No matter where you work or what position you occupy in the office hierarchy, it’s important to be real.
REAL: reliable, efficient, accountable and a listener.
Reliable
This boils down to doing what you say you’ll do, in a timely fashion. People who don’t — no matter what excuses they come up with (some border on emotional blackmail) — can’t be assessed as reliable. They may well be other things: brilliant, assertive, entrepreneurial, a master of information systems or anything else you care to name. But if they’re asked to do something and it doesn’t happen within the agreed timeframe, and this occurs rather too often, then case closed: that person cannot be relied on. Being reliable is the equivalent to sound construction principles. No amount of wolves huffing and puffing will cause your “house” to crumble, owing to cheapskate practices; it enhances your value.
Efficient
This involves getting something done in the most straightforward, least time-wasting and most useful way possible. Someone doing draft minutes on a laptop while a meeting takes place is clearly more efficient than typing them up later, with the outcome being that attendees receive their minutes fairly promptly (whether the minutes are effective as records of discussion may be another question). This demonstration of efficiency is maximised if everyone’s already agreed to the minutes template as a recipe for progressing activities on various fronts.

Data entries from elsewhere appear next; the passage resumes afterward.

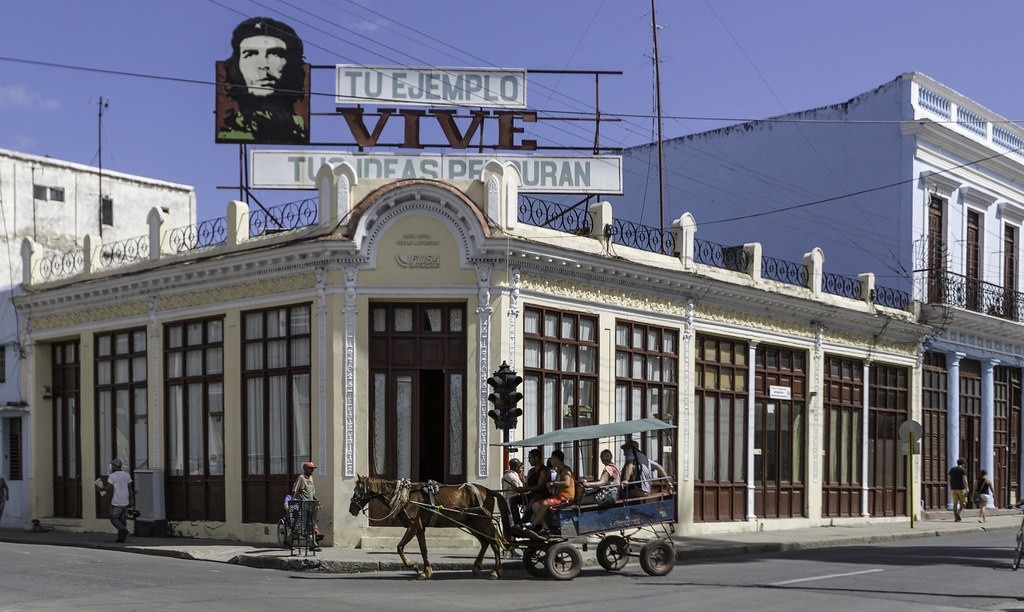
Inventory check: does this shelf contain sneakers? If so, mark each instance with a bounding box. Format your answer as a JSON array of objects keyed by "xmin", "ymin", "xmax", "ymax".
[
  {"xmin": 522, "ymin": 522, "xmax": 533, "ymax": 529},
  {"xmin": 537, "ymin": 528, "xmax": 553, "ymax": 536}
]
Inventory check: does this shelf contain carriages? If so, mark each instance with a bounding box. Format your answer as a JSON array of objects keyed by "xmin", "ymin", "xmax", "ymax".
[{"xmin": 348, "ymin": 418, "xmax": 680, "ymax": 581}]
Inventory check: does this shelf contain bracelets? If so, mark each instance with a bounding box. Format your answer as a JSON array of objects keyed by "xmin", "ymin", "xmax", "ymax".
[
  {"xmin": 550, "ymin": 482, "xmax": 554, "ymax": 486},
  {"xmin": 623, "ymin": 479, "xmax": 629, "ymax": 481}
]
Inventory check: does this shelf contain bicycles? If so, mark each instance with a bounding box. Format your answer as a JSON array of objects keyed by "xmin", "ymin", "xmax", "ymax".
[{"xmin": 1012, "ymin": 514, "xmax": 1024, "ymax": 571}]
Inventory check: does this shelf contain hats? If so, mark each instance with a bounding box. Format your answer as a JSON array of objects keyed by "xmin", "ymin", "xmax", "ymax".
[
  {"xmin": 303, "ymin": 462, "xmax": 317, "ymax": 468},
  {"xmin": 621, "ymin": 441, "xmax": 639, "ymax": 449},
  {"xmin": 601, "ymin": 450, "xmax": 612, "ymax": 459},
  {"xmin": 109, "ymin": 459, "xmax": 122, "ymax": 467}
]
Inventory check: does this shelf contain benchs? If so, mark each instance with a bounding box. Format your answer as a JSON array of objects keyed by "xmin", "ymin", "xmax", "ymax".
[{"xmin": 573, "ymin": 490, "xmax": 679, "ymax": 509}]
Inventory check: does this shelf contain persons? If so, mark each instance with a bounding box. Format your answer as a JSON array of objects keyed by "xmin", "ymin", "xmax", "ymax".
[
  {"xmin": 580, "ymin": 449, "xmax": 620, "ymax": 505},
  {"xmin": 522, "ymin": 450, "xmax": 575, "ymax": 535},
  {"xmin": 502, "ymin": 459, "xmax": 525, "ymax": 559},
  {"xmin": 546, "ymin": 458, "xmax": 558, "ymax": 482},
  {"xmin": 948, "ymin": 458, "xmax": 995, "ymax": 523},
  {"xmin": 509, "ymin": 449, "xmax": 551, "ymax": 530},
  {"xmin": 283, "ymin": 492, "xmax": 325, "ymax": 540},
  {"xmin": 219, "ymin": 16, "xmax": 307, "ymax": 138},
  {"xmin": 97, "ymin": 459, "xmax": 135, "ymax": 543},
  {"xmin": 0, "ymin": 477, "xmax": 9, "ymax": 519},
  {"xmin": 285, "ymin": 462, "xmax": 322, "ymax": 551},
  {"xmin": 618, "ymin": 441, "xmax": 674, "ymax": 499}
]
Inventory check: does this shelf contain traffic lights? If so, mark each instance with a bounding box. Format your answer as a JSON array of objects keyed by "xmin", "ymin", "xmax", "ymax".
[
  {"xmin": 504, "ymin": 374, "xmax": 523, "ymax": 422},
  {"xmin": 487, "ymin": 375, "xmax": 503, "ymax": 422}
]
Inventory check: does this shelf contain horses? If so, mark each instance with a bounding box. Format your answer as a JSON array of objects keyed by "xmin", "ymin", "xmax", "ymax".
[{"xmin": 349, "ymin": 473, "xmax": 511, "ymax": 580}]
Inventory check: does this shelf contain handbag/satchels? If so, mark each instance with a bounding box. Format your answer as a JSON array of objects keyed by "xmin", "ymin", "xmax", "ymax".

Efficiency operates in much the same way in other workplace and life situations. It’s a form of systematising actions that can be repeated to best effect. The trap lies in conflating efficiency with whether or not an exercise is worthwhile. Just because you’re efficient doesn’t mean what you’re doing is good or valid. So, try to think about what you’re doing while you do it … and for what results!
Accountable
Added to the above is the importance of being accountable. When you’re accountable, it means you have a healthy understanding of your role and being ready to answer for what you do, and/or knowing where the relevant authority ultimately resides. Organisations lacking clear and clearly-communicated lines of accountability are muddy places to work and you can be sure that it’s only a matter of time before something does go wrong, with buck-passing or scapegoating the inevitable result.
A listener
It’s amazing the amount of lip-service this quality attracts. Many managers pride themselves on being excellent listeners, except they often are not.
Consider Manager X who has a reputation for impatience. His/her mind works undeniably fast, he/she speaks rapidly and articulately, but his/her listening mode is geared for one thing — catching others out.
It’s not much use possessing lynx ears if yours is an adversarial mindset; that’s not listening. Listening improves when your mind and attitudes are receptive to hearing what others have to say, even if it’s unpalatable at times. If democracy is analogous to a conversation, so is listening. You and the other party are not talking to or at each other, you are conversing with each other. It takes practice, particularly if you’re like Manager X.
The good news is, you can give feedback! Quietly and tactfully point out to him/her the issues, give examples, and you will probably see a real effort to listen emerge. Manager X will be all the better for it, and in turn, people will want to listen to him/her, instead of playing a dead bat to the demands.
Who is the real you? How you measure up to the above attributes refines much of the answer that you alone can supply.